— START Selected excerpt —

Each member of ASEAN economic community has their own strengths and weaknesses. Some of those strengths and weaknesses are untapped while others are obvious and already proven. For instance, comparing Thailand and Philippines, Thailand has proven to be competitive in the tourism sector, agro-business industry and automotive industry. Thailand is among the top 5 food exporters in the world and has one of the most advanced food processing industries in the region, as of 2012, the Thailand automotive industry was the largest in Southeast Asia and the second largest pickup-truck exporter after the USA. Philippines on the other hand, excels in producing electronic products and has a better manufacturing base for such business activities than Thailand does. By understanding the structure of such comparative advantages, one will be able to accordingly diversify suppliers and remain cost effective.

  1. Source the cheapest supplier, regardless of borders

Having the cheapest suppliers is one of the most important strengths of a business. As already argued, understanding your region’s strengths and weaknesses will help you find the cheapest sources for your input requirements. Geographic location is yet another concern when choosing a supplier because the further your supplier is located, the more you have to pay for transportation, import tariffs, quotas and other bureaucratic costs. However, since the ASEAN economic community implies no trade barriers, the role of geography is much less troublesome when you are presented with more opportunities to find a relevant supplier.

— END Selected excerpt —

● Required task 1: In the ASEAN economic community passage, which product sector does the Philippines excel in, according to the comparison with Thailand?
● Required task 2: Resume the passage on sourcing suppliers within the ASEAN economic community, starting right after its last sentence.

— START Recorded data —

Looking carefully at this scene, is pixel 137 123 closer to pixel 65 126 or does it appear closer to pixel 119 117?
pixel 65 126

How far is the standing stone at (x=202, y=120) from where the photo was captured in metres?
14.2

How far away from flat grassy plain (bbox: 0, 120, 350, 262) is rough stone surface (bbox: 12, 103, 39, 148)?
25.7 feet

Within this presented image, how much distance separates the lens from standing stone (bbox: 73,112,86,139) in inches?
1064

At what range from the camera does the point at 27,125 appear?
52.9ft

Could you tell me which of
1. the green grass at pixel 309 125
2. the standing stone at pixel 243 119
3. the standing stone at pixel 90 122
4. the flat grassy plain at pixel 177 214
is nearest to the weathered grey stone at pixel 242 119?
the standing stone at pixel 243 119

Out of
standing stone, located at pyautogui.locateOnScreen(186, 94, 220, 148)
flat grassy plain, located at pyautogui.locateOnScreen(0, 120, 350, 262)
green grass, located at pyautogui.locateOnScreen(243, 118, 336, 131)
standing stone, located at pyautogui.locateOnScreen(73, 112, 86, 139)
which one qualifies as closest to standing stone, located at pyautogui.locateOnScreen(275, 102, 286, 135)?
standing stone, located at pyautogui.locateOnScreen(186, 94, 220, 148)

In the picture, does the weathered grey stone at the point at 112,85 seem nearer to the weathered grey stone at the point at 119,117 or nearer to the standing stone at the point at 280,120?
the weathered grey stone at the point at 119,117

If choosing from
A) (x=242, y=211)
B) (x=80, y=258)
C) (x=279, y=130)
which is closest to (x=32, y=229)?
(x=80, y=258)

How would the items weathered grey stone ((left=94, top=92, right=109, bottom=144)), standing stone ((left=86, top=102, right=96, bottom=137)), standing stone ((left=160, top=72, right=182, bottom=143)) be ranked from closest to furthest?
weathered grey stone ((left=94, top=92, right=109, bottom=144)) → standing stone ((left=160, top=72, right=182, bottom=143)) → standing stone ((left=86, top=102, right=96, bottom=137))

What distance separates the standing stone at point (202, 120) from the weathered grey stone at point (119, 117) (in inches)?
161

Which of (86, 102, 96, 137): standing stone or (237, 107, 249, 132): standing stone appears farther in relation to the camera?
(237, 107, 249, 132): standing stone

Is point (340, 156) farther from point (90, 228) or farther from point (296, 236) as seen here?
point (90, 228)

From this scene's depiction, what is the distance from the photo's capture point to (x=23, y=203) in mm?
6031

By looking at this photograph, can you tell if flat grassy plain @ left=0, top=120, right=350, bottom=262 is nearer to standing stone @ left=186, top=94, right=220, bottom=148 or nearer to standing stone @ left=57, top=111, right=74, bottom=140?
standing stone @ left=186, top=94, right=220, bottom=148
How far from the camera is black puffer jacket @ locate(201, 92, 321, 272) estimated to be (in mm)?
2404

— END Recorded data —

● Exercise result 1: Producing electronic products.

● Exercise result 2:
  1. Set aside capital to invest

There is no doubt that it is better to have your own capital for reinvestment rather than going to the financial market and obtaining capital for a cost (i.e. borrowing from a bank). For this to be the case, it is recommended that you set aside part of your profits as capital for potential future investment opportunities. The future is uncertain; time is money and often the key to seizing an opportunity as it presents itself. Ensuring that you have sufficient capital set aside allows you this opportunistic freedom.

If you would like to find out more about additional guidelines for drafting up your business strategy to the new opportunities of the AEC then subscribe for the newsletter right now for free and win the E-book “How to prepare your business for AEC.”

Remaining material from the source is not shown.